+++ Estratto del testo

Genova accoglie l'Istituto nazionale di Tecnologia

Nella città della Lanterna un polo produttivo d'eccellenza

SIMONE BOIOCCHI

 

 

Il professor Franco
Bampi: «Genova deve
divenire la porta,
il punto di transito
delle merci. Il sito
dell'Alta Tecnologia»

Anche il professor Franco Bampl, titolare della cattedra di meccanica razionale presso la facoltà di ingegneria di Genova plaude alla decisione del governo che, tramite Il ministro per le riforme Istituzionali, on. Umberto Bossi, ha rassicurato la città della Lanterna sulla realizzazione dell'Istituto Italiano di Tecnologia.

Ben più di una sola possibilità che garantirebbe al capoluogo ligure ma anche a Lombardia, Piemonte ed Emilia di compiere un importante salto in avanti verso la qualità e l'innovazione di un prodotto. Due caratteristiche fondamentali soprattutto oggi quando le piccole e medie imprese, vero motore economico del Paese, si trovano costrette a fare i conti con l'invasione dei prodotti made in China.

Difficile stabilire con esattezza quali saranno i compiti del nuovo centro.

Professore, se la sente di fare un azzardo e cercare di spiegare che cosa farà l'Istituto Italiano di Tecnologia?

«Guardi, nella legge che lo istituisce c'è una frase assolutamente criptica secondo la quale l'Istituto ha "lo scopo di promuovere lo sviluppo tecnologico del Paese e l'alta formazione tecnologica". È chiaro che chiunque si occuperà di realizzarlo deve affrontare questi due temi. Il problema, come è facile immaginare, è però un altro e cioè: Dietro queste due parole che cosa c'è?».

Una domanda che presuppone una risposta.

++++++
+++ Dati grezzi

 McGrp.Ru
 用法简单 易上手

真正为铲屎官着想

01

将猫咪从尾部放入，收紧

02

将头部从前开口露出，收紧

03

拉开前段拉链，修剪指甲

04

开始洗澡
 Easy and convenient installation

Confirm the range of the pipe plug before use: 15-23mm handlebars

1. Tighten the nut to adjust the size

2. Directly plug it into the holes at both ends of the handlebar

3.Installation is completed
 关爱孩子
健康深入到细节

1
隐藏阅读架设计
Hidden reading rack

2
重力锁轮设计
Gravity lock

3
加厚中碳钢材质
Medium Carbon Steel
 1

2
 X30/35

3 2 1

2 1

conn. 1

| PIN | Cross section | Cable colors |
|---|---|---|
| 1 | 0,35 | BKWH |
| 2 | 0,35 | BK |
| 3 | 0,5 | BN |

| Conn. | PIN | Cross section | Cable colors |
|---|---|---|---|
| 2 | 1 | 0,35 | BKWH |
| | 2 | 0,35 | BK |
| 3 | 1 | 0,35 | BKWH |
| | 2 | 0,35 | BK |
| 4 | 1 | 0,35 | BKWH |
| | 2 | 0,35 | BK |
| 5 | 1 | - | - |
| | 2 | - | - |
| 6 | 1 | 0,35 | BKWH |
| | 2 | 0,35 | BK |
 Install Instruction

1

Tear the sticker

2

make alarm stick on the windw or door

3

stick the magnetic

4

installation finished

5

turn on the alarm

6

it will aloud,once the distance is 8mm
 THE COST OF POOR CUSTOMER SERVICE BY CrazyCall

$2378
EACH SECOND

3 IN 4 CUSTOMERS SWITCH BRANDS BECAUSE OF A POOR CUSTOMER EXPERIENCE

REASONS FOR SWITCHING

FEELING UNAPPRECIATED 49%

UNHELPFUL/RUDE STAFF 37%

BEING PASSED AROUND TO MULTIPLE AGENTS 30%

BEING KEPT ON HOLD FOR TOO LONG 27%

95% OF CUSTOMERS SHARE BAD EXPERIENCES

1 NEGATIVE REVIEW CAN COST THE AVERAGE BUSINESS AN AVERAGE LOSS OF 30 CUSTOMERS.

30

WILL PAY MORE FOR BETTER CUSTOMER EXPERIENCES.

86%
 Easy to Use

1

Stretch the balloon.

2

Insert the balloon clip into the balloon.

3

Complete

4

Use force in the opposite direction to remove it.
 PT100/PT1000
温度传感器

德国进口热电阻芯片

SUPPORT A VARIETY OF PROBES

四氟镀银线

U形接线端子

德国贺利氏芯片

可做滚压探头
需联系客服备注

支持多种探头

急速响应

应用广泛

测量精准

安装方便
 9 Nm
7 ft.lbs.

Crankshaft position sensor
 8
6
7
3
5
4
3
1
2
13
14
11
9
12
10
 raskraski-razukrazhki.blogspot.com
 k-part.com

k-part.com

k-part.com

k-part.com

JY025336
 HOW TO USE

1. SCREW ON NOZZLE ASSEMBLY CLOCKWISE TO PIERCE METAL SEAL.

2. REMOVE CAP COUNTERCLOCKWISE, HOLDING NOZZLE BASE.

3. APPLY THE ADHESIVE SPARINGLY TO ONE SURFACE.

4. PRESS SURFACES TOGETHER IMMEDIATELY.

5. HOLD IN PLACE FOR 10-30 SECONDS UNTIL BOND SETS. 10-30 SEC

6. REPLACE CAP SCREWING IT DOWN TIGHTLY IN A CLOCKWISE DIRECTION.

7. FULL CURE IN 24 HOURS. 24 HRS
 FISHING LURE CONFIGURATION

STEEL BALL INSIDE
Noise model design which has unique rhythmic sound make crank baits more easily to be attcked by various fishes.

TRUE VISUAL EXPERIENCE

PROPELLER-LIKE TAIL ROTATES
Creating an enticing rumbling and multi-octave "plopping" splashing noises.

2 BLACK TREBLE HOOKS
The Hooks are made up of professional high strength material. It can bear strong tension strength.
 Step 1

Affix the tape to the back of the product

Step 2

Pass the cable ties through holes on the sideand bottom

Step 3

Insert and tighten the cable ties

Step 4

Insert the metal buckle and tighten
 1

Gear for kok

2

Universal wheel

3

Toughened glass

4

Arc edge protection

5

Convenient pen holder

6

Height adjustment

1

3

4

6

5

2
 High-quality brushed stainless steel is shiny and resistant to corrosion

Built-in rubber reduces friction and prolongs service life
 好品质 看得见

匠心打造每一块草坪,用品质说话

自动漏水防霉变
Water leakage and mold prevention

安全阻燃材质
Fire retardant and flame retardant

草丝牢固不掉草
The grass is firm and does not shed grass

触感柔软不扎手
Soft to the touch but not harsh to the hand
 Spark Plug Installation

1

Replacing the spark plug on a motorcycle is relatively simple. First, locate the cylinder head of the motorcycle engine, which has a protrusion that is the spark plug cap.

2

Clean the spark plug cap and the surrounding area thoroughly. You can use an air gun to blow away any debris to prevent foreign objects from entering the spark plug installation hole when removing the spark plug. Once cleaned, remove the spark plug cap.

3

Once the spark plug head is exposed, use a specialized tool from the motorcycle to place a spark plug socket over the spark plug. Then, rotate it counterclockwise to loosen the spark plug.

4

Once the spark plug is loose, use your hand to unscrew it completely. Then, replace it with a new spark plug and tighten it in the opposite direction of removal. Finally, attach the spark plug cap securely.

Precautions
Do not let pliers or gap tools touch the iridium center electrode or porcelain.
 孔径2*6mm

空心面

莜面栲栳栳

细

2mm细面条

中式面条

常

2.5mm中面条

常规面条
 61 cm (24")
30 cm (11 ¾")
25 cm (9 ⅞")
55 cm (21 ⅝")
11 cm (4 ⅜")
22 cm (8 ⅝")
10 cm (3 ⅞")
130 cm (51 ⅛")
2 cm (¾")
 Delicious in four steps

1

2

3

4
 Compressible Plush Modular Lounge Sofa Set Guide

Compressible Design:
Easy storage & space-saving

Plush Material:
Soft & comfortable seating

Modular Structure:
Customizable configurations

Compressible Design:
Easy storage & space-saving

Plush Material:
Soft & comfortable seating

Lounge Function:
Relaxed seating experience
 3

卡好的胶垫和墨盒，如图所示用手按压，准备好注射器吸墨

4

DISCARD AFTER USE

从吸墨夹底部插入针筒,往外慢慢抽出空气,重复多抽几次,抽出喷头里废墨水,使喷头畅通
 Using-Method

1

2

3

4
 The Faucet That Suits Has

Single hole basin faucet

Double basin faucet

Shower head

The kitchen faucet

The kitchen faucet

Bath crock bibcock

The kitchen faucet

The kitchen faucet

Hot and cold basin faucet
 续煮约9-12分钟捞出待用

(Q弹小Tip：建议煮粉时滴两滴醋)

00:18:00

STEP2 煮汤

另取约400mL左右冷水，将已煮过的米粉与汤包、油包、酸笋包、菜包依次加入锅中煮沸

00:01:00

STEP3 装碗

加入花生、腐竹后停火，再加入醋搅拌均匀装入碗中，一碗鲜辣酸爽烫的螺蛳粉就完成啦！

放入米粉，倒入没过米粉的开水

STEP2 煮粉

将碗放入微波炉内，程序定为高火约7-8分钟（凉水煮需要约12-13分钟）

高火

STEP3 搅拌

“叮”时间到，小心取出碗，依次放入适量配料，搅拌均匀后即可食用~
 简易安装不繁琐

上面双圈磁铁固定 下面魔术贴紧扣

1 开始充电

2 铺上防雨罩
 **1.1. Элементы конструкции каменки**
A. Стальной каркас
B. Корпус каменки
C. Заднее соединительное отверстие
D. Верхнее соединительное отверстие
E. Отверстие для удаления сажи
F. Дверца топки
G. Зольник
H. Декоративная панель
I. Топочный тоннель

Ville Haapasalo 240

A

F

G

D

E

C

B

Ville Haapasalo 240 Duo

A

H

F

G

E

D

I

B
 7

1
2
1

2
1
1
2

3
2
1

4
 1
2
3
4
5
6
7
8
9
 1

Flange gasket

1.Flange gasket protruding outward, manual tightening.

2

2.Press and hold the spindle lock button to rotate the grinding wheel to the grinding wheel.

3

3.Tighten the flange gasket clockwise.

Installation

++++++

Esercizi da svolgere:
- 1) Rispondi a queste domande sull'articolo sull'Istituto di Tecnologia:
(a) Di quale cattedra è titolare il professore intervistato, e presso quale facoltà?
(b) Oltre al capoluogo ligure, quali regioni potrebbero compiere un salto in avanti grazie all'Istituto?
(c) Secondo la legge che lo istituisce, qual è lo scopo dell'Istituto?
- 2) Trascrivi fedelmente il passo dell'articolo sull'Istituto di Tecnologia che comincia con le parole "SIMONE BOIOCCHI" e termina dopo le parole "Italiano di Tecnologia.".
- 3) Riprendi l'articolo sull'Istituto di Tecnologia e proseguilo dal punto in cui si interrompe.
I record non hanno alcun ruolo in questo lavoro.

Risposte per esercizio:
- 1)
(a) Della cattedra di meccanica razionale, presso la facoltà di ingegneria di Genova.
(b) Lombardia, Piemonte ed Emilia.
(c) Promuovere lo sviluppo tecnologico del Paese e l'alta formazione tecnologica.

- 2)
SIMONE BOIOCCHI

 

 

Il professor Franco
Bampi: «Genova deve
divenire la porta,
il punto di transito
delle merci. Il sito
dell'Alta Tecnologia»

Anche il professor Franco Bampl, titolare della cattedra di meccanica razionale presso la facoltà di ingegneria di Genova plaude alla decisione del governo che, tramite Il ministro per le riforme Istituzionali, on. Umberto Bossi, ha rassicurato la città della Lanterna sulla realizzazione dell'Istituto Italiano di Tecnologia.

- 3)
«Personalmente capisco che "alta formazione tecnologica" vuole dire che qualcuno deve dare vita ad una scuola. Nessuno potrà smentirmi se dico che solitamente la parola formazione è connessa alla parola scuola. Ma che scuola ci sarà? Non certamente l'Università che già esiste per legge e che è l'unica titolata a lasciare il titolo di laurea. Ecco che potrebbero essere allora corsi di dottorato gestiti dall'Università all'esterno delle sue strutture, oppure corsi specialistici, quelli che nella lingua inglese si chiamano master. L'Università Bocconi di Milano, ad esempio, fa dei master che non sono titoli universitari ma attestati differenti. Rilasciati però da Università prestigiose, come ad esempio la stessa Bocconi, hanno un valore che va oltre quello legale. Un'altra cosa che deve fare questo istituto è quella di formare le persone in ambito tecnologico».

Quindi il secondo argomento, lo sviluppo tecnologico del Paese.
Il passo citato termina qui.